Yes, all of these things make a half-court shot an easier achievement. Being a PROFESSIONAL BASKETBALL PLAYER doesn't hurt your chances either.


Midfirst are a bank that have been involved in stumping up the cash for halfcourt shots for years. Traditionally, they have often been seen to protect themselves from pay-outs by choosing, "at random", people with as many disabilities as its possible to compound into one body.

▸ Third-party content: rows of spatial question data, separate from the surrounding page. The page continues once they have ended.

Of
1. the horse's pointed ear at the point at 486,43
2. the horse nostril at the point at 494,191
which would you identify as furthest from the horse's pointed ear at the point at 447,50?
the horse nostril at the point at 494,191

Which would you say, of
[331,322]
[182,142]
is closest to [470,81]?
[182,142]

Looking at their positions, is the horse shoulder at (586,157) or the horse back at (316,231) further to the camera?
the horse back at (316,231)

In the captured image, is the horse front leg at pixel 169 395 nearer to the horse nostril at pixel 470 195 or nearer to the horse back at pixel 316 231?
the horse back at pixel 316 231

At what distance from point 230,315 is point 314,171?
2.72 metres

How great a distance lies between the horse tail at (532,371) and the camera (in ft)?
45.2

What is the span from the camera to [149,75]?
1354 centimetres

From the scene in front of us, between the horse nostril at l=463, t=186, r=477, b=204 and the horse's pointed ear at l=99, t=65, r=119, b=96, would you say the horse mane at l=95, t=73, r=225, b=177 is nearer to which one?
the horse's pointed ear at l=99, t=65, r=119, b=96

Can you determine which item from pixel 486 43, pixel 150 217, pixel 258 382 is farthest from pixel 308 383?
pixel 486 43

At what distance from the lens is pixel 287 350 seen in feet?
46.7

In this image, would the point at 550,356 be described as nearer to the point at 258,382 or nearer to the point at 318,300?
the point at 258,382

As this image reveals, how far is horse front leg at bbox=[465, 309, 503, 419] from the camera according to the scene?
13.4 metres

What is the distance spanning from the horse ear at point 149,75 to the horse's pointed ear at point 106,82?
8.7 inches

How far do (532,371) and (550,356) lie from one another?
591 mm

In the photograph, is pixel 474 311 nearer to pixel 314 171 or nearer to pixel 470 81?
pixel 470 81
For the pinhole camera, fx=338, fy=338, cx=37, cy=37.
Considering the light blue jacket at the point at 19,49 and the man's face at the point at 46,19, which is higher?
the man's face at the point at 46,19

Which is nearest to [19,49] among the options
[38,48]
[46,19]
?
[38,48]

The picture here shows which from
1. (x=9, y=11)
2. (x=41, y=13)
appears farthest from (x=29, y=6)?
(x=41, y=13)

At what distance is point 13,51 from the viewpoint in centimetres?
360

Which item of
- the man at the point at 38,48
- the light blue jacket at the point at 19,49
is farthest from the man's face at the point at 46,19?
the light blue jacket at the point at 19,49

Bitter up my mouth, Newsok.com:

"Yanders raced from halfcourt toward the scorer’s table, eyes wide, mouth open, arms raised looking for someone to celebrate with. Russell Westbrook, arms also raised by then, looked willing to initiate an embrace. Kevin Durant, too. But Yanders zipped right and finally found a familiar face. He jumped into the arms of Thunder house emcee Joel Decker while 18,000 roared in appreciation."

“It happened so fast,” Yanders said of the shot. “I remember being asked (in the tunnel) what kind of shot will you shoot, a two-hand shot or a one-handed shot? I just said I’m going to shoot it as if I really wanted it to go in. And that’s what I did, man. And it went in.”



Good for him. Out of 25,000 Thunder fans they picked a guy that was as qualified to take a half-court shot as Stephen Hawking would be in a 'sitting still' competition.